[[ RECORDS FOR THIS TASK, beginning ]]

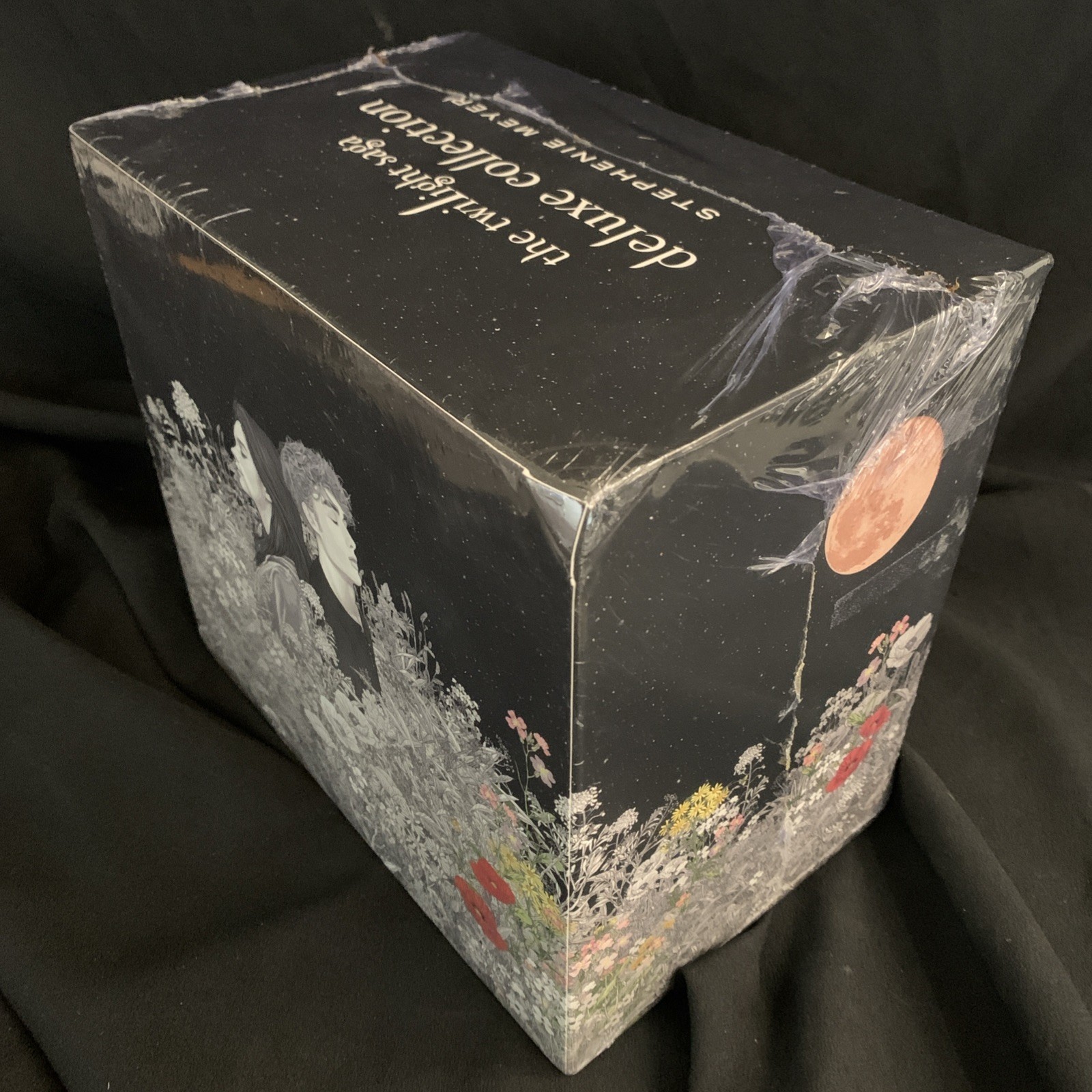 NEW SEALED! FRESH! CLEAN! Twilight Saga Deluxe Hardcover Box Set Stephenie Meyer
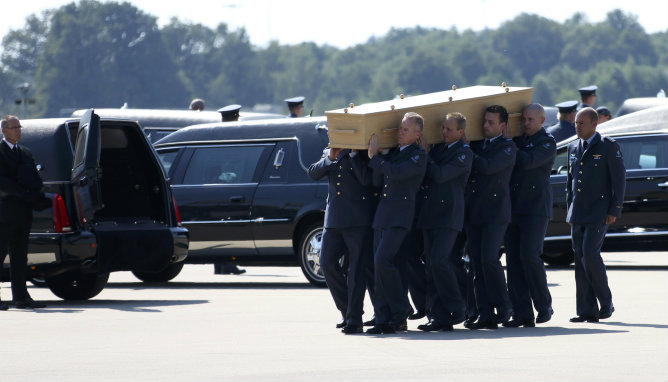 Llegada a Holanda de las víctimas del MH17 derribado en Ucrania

[[ RECORDS FOR THIS TASK, end ]]
[[ RECORDS FOR THIS TASK, beginning ]]

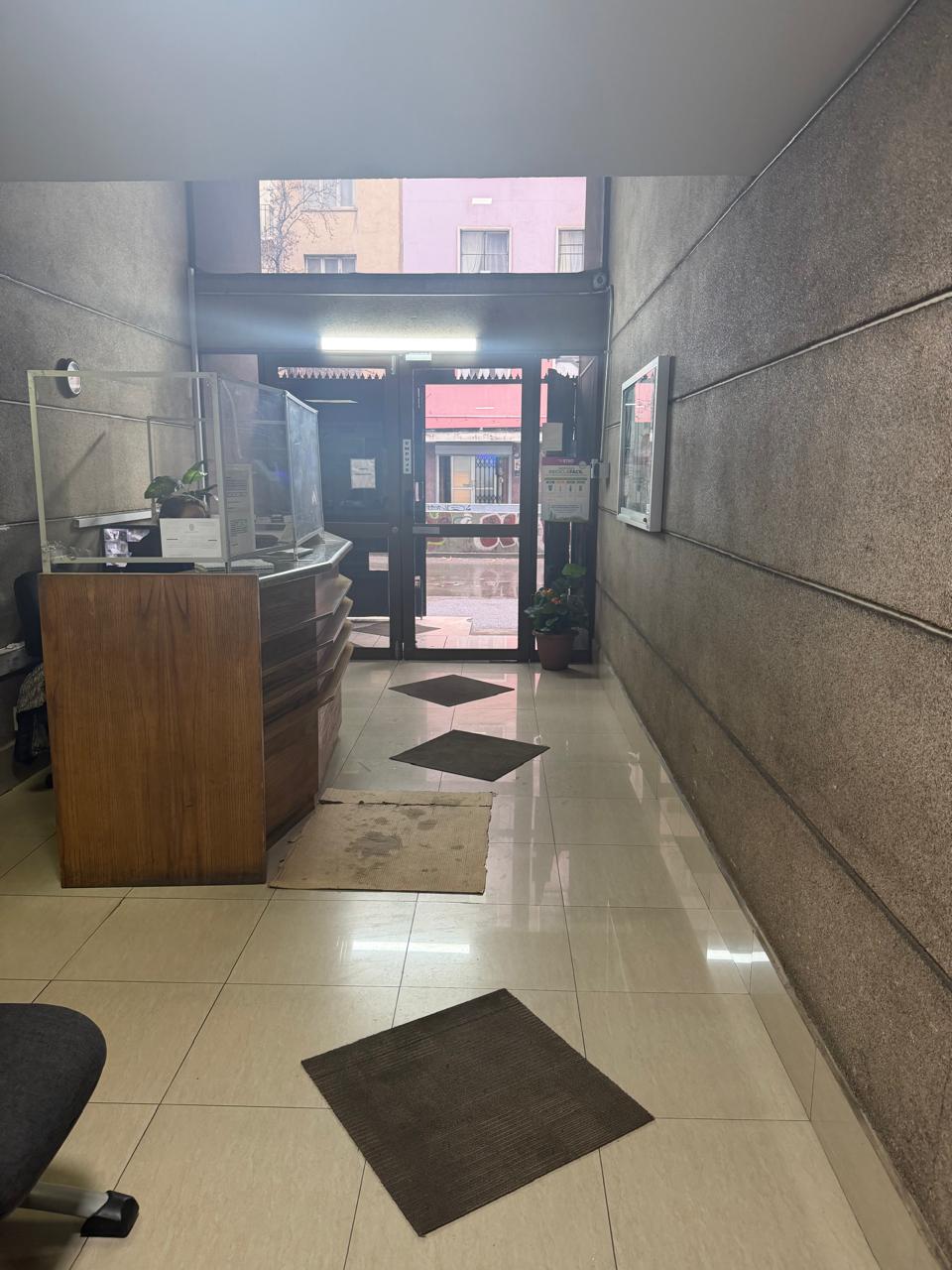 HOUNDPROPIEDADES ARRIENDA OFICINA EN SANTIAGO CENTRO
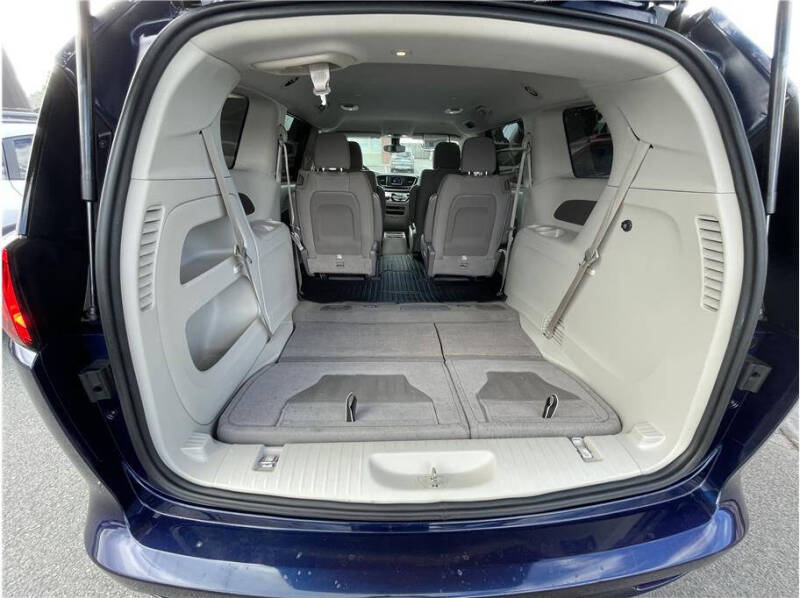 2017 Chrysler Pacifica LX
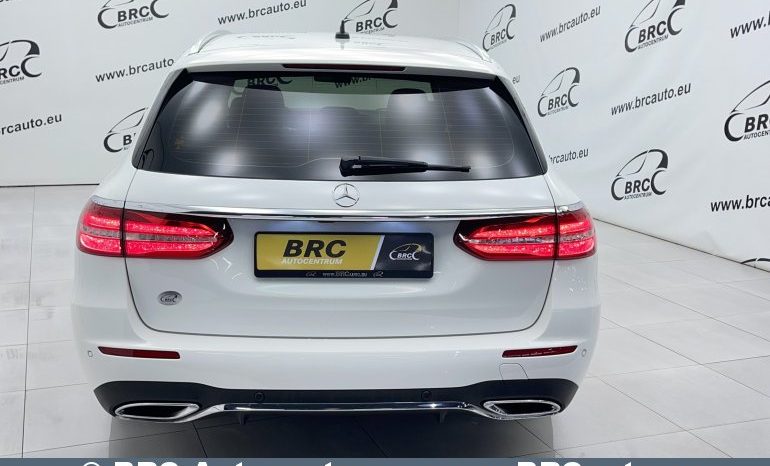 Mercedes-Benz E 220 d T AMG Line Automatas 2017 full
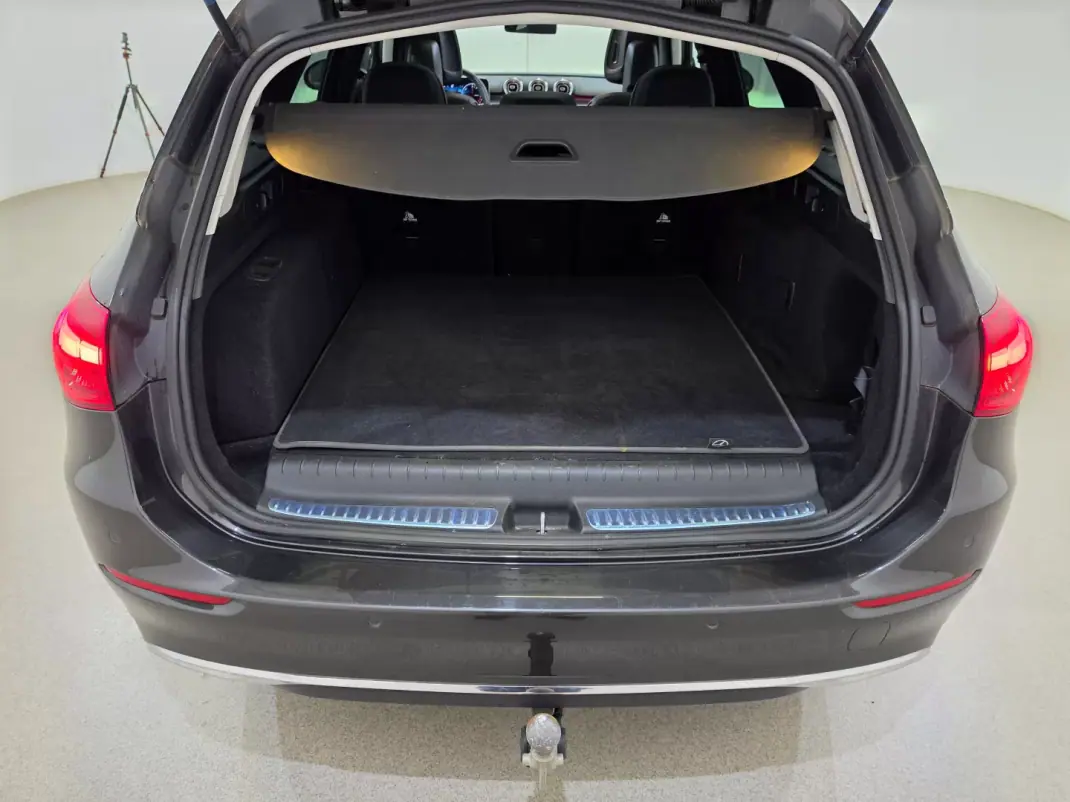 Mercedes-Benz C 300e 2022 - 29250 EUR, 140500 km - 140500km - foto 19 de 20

[[ RECORDS FOR THIS TASK, end ]]

> WHAT NEEDS TO BE DONE
What's needed is an exact copy of the lines above from the one with "NEW SEALED! FRESH!" through the one with "Llegada a Holanda", both included; the pictures stay out.

> EXPECTED ANSWER
 NEW SEALED! FRESH! CLEAN! Twilight Saga Deluxe Hardcover Box Set Stephenie Meyer
 Llegada a Holanda de las víctimas del MH17 derribado en Ucrania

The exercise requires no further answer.